Итак, это сказано, и сказано напрямки, что называется, по-немецки, мы же предпочитаем говорить обиняками, так как знаем, что́ значит говорить по-немецки. Лучше уж поладить миром.
— Ты, может, думаешь, меня это не касается, — продолжает Альвин Феллер, — ну так знай, меня все касается, да ты еще у нас старейшина!
— Велика важность, — говорит дедушка.
— Ты слишком легко на это смотришь, — говорит Феллер, — еще прошлый год, когда ты ездил к брату в Малькен, ты к этому Глинскому причащаться ходил, ты мне зубы-то не заговаривай, я знаю, есть братья, которые себе позволяют, ну, а нам это не пристало. Открытое причастье, если говорить по-ихнему, не в наших правилах и обычаях и не будет в наших правилах и обычаях, покуда я жив.
— Какие еще правила и обычаи — лучше б вы поели!
— Нет, Кристина, — говорит Феллер, — пусть Иоганн сначала в твоем и моем присутствии — Ольгу Вендехольд он, как видите, уже ни во что не ставит, — пусть Иоганн сначала скажет, поедет он в Малькен или нет?
— Ладно, Феллер, так и быть, я тебе скажу кое-что.
Тут дедушка и стал ему вычитывать.
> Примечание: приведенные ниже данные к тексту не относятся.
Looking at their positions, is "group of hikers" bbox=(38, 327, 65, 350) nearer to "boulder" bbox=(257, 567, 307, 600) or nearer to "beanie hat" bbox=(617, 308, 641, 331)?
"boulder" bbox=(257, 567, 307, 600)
Насчет мира, и что означает — лучшее, что есть в городе, обретешь в своей деревне, и что блаженны миротворцы. Всё добрые изречения, как и подобает старейшине общины, да только Феллер пришел не с тем, чтобы нести мир, но меч, — однако толку что, худой мир лучше доброй ссоры, а посему не пора ли взяться за еду; картошка тем временем остыла, подливка затянулась пленкой, Кристина сердится, а все из-за Феллера.
— Если Густав, — говорит она, — устраивает крестины в Малькене, это его дело, а я не сторож брату моему. Сказано в писании.